Directive: Duplicate the lines of the rows below, from the line with "this 896×1344 image." up to and including the line with "cracked concrete surface [1, 855, 896, 1339]", character for character.

Record list:
* START *
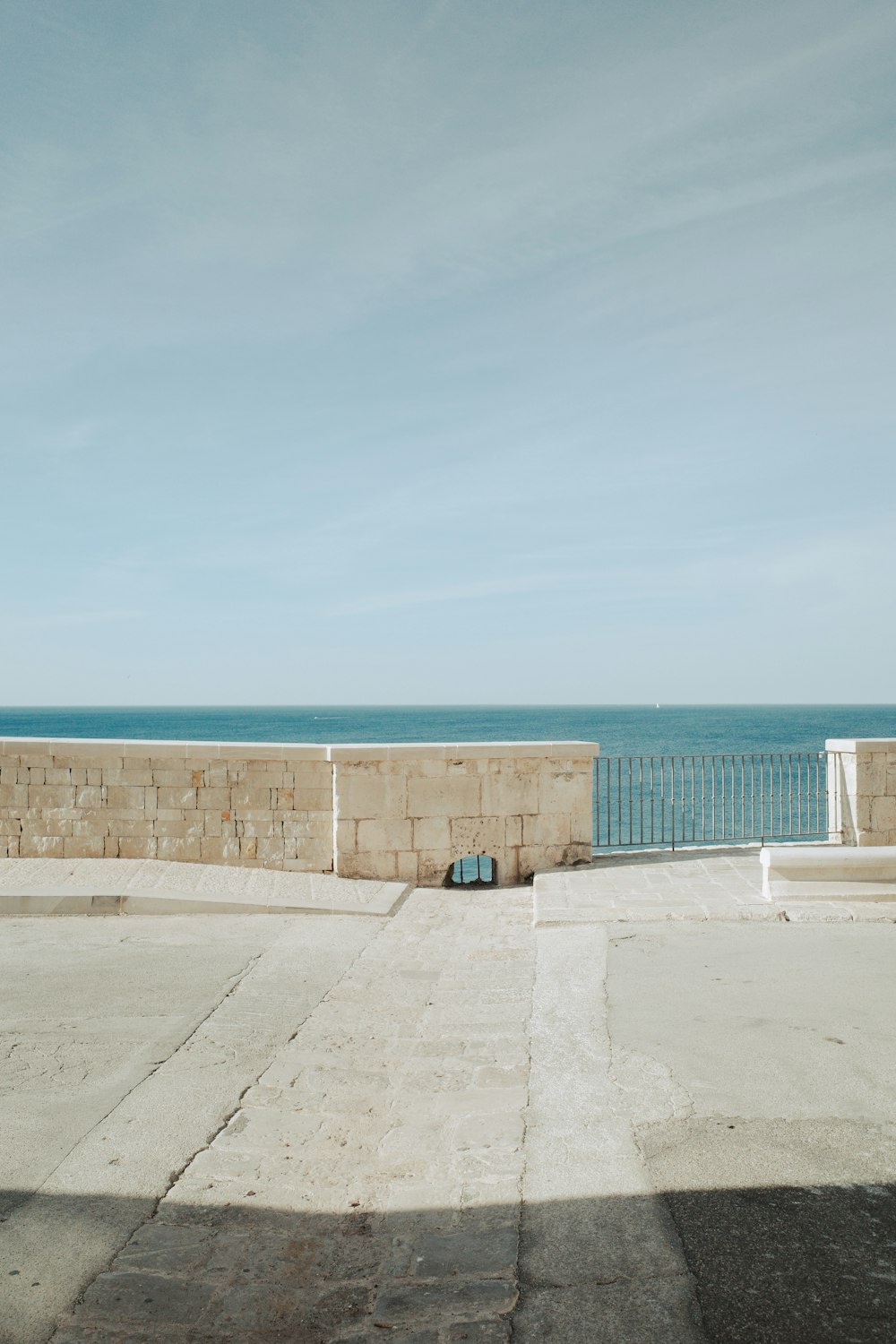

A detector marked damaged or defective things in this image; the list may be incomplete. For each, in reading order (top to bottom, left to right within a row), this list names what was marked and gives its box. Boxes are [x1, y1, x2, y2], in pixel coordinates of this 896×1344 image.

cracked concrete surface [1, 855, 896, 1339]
* END *
* START *
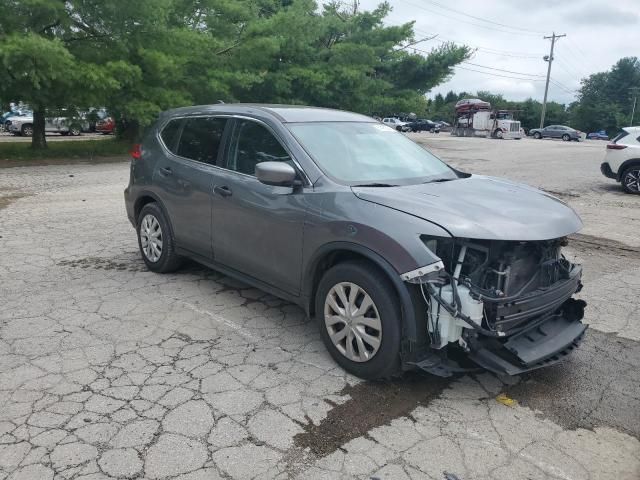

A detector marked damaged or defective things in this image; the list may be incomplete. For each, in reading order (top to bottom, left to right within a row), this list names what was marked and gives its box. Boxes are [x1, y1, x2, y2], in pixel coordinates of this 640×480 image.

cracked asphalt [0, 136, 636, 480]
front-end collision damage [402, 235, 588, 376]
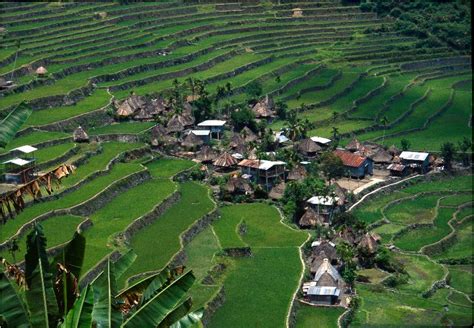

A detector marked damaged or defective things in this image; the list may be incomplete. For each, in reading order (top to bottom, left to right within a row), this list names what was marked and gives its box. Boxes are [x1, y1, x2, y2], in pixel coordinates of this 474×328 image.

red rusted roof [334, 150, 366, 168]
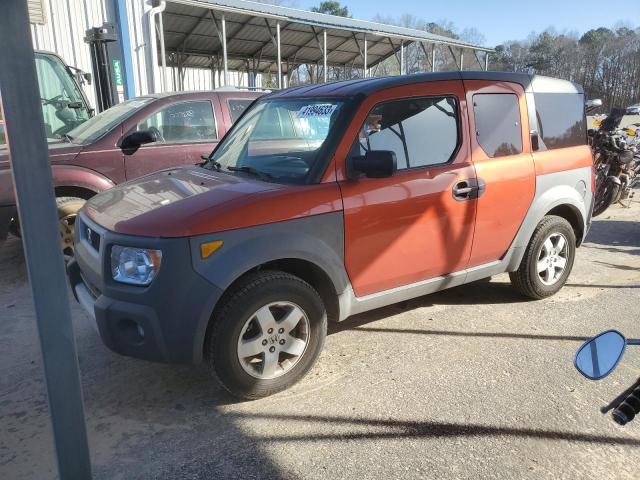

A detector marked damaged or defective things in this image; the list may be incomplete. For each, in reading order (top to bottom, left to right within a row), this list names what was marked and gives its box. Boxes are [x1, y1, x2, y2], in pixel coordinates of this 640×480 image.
* END *
Output below:
A detector marked damaged or defective things in this image; the list may be incomplete. For each, in reading order (top to bottom, left to right within a row), this list names what was marked and gives its box. Boxes are [x1, y1, x2, y2], in pixel coordinates of this 896×1344 image.

cracked concrete surface [1, 855, 896, 1339]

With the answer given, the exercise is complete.